It’s a warm, summer day. I am sitting at a restaurant, outside on a patio, which has always been my favorite. As I drink down a cocktail and shallow the tears of selling jewelry to help pay for household bills, I can’t help but think about what my husband said to me, “I am in a fog and I don’t know what I want.” One conversation and text literally change the course of my life. Well, that and getting laid off from my job.
So what is a valley girl in her 40s supposed to do when she is blindsided by the end of her marriage and career?

I am Blindsided Valley Girl.

Purpose and Mission….

My daughter- I want my daughter to know what truly happened in my life and to be clear on the struggles I went through. I want to help my daughter understand why I cried, why I made the choices I did, everything thing I did was for her. I want her to understand that my whole life was turned upside down and I never in a million thought this would happen. My husband walking out, No career, and hidden tax debt by my husband. There were days that I could not get out of bed. Knowing I had to be there for her, good support from friends and a good therapist was what helped me. I want her to know as a woman, she can accomplish anything. I was an adopted child, so being abandoned and not knowing about my past is something I am familiar with. I want my daughter to know she was loved. I wanted everything for her. The course and change in life was not my doing but I will make it better for her.
One person- My goal/mission is to create a community of people that help each other.

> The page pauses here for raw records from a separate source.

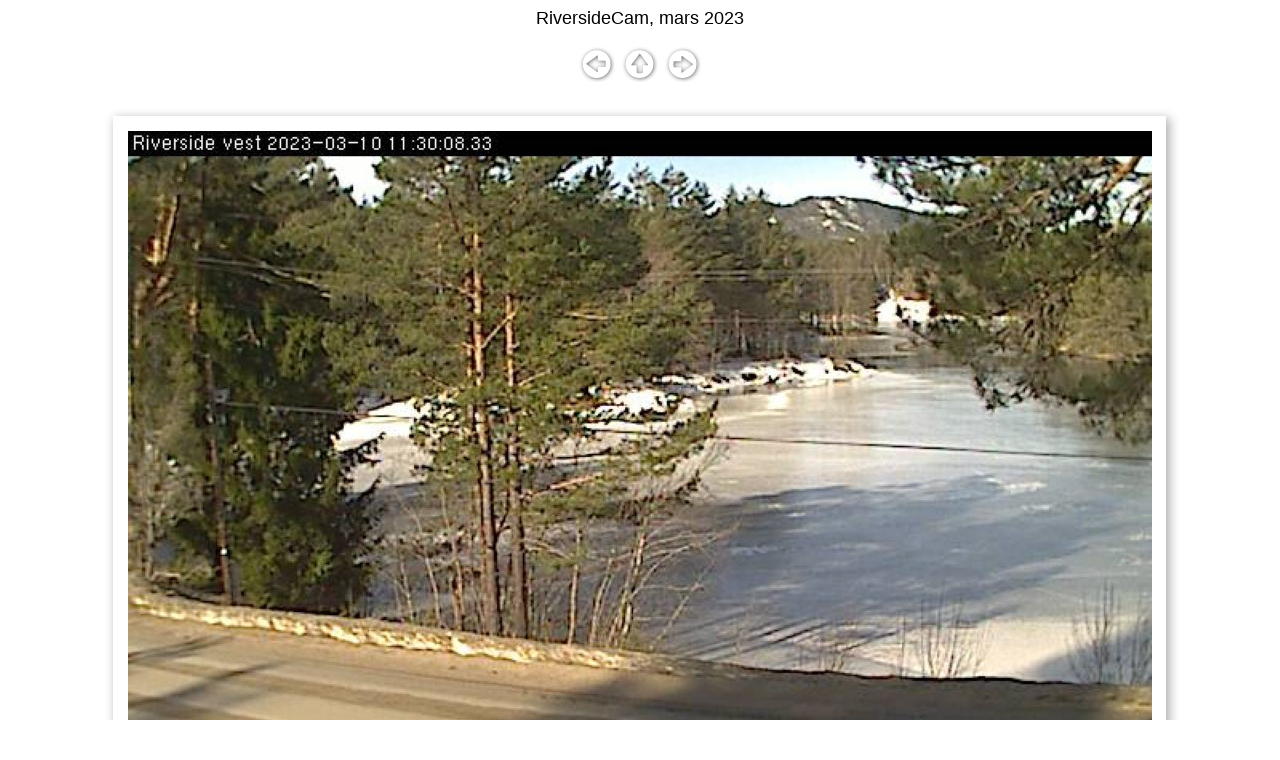

--- FILE ---
content_type: text/html
request_url: https://tryte.no/album/2023_03/pages/kam1_230310.html
body_size: 606
content:
<html>

	<head>
		<title>kam1_230310</title>
		<meta name="generator" content="Adobe Photoshop Elements (R) 3.0 Web Photo Gallery">
		<meta http-equiv="Content-Type" content="text/html; charset=iso-8859-1">
	</head>

	<body bgcolor="white">
		<div align="center">
			<p></p>
			<p><font size="4"  face="Arial" >RiversideCam, mars 2023</font><br>
					<br>
				<a href="kam1_230309.html" ><img src="../images/classic_back_button.gif" alt="Previous" border="0" hspace="3"></a>
				<a href="../index_2.html" ><img src="../images/classic_up_button.gif" alt="Home" border="0"></a>
				<a href="kam1_230311.html" ><img src="../images/classic_next_button.gif" alt="Next" border="0" hspace="3"></a>
				</p>
			<table border="0" cellspacing="0" cellpadding="0">
				<tr height="29">
					<td align="center" valign="middle" width="27" height="29"><img src="../images/classic_inside_top_left.gif" alt="" height="29" width="27" border="0"></td>
					<td align="center" valign="middle" height="29" background="../images/classic_inside_top_bckgrnd.gif"><img src="../images/classic_inside_top_bckgrnd.gif" alt="" height="29" width="59" border="0"></td>
					<td align="center" valign="middle" width="28" height="29"><img src="../images/classic_inside_top_right.gif" alt="" height="29" width="28" border="0"></td>
				</tr>
				<tr>
					<td align="center" valign="middle" width="27" background="../images/classic_inside_left_bckgrnd.gif"><img src="../images/classic_inside_left_bckgrnd.gif" alt="" height="33" width="27" border="0"></td>
					<td align="center" valign="middle"><img src="../images/kam1_230310.jpg"  alt="kam1_230310" align="bottom" border="0"></td>
					<td align="center" valign="middle" width="28" background="../images/classic_inside_right_bckgrn.gif"><img src="../images/classic_inside_right_bckgrn.gif" alt="" height="20" width="28" border="0"></td>
				</tr>
				<tr height="28">
					<td align="center" valign="middle" width="27" height="28"><img src="../images/classic_inside_bottom_left.gif" alt="" height="28" width="27" border="0"></td>
					<td align="center" valign="middle" height="28" background="../images/classic_inside_bottom_bckgr.gif"><img src="../images/classic_inside_bottom_bckgr.gif" alt="" height="28" width="43" border="0"></td>
					<td align="center" valign="middle" width="28" height="28"><img src="../images/classic_inside_bottom_right.gif" alt="" height="28" width="28" border="0"></td>
				</tr>
			</table>
			<br>
			<table width="200" border="0" cellspacing="0" cellpadding="0">
				<tr>
					<td align="center"><font face="Arial" ><font size="1"  color="#191919" ></font></font></td>
				</tr>
				<tr>
					<td align="center"><font face="Arial" ><font size="1"  color="#191919" >	kam1_230310.jpg</font></font></td>
				</tr>
				<tr>
					<td align="center"><font face="Arial" ><font size="1"  color="#191919" ></font></font></td>
				</tr>
			</table>
			<p></p>
		</div>
	</body>

</html>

No, I am not the only one this has happened to, but I felt alone. So if I can have people help each other, that is my goal. I didn’t have a role model until I was in the heart of my career. I was alone, unsure and unclear of my course in life. I want to be able to help, even ONE person, that can make an observation and make a better decision about their life after reading this blog. The one thing you will have to put up with is my random, crazy, thoughts as a blindsided Valley Girl from the 80s tries to figure out how I got here and we’re am I going next. It is the only way I can process the amount of change around me. Of course, I will be doing it all in heels!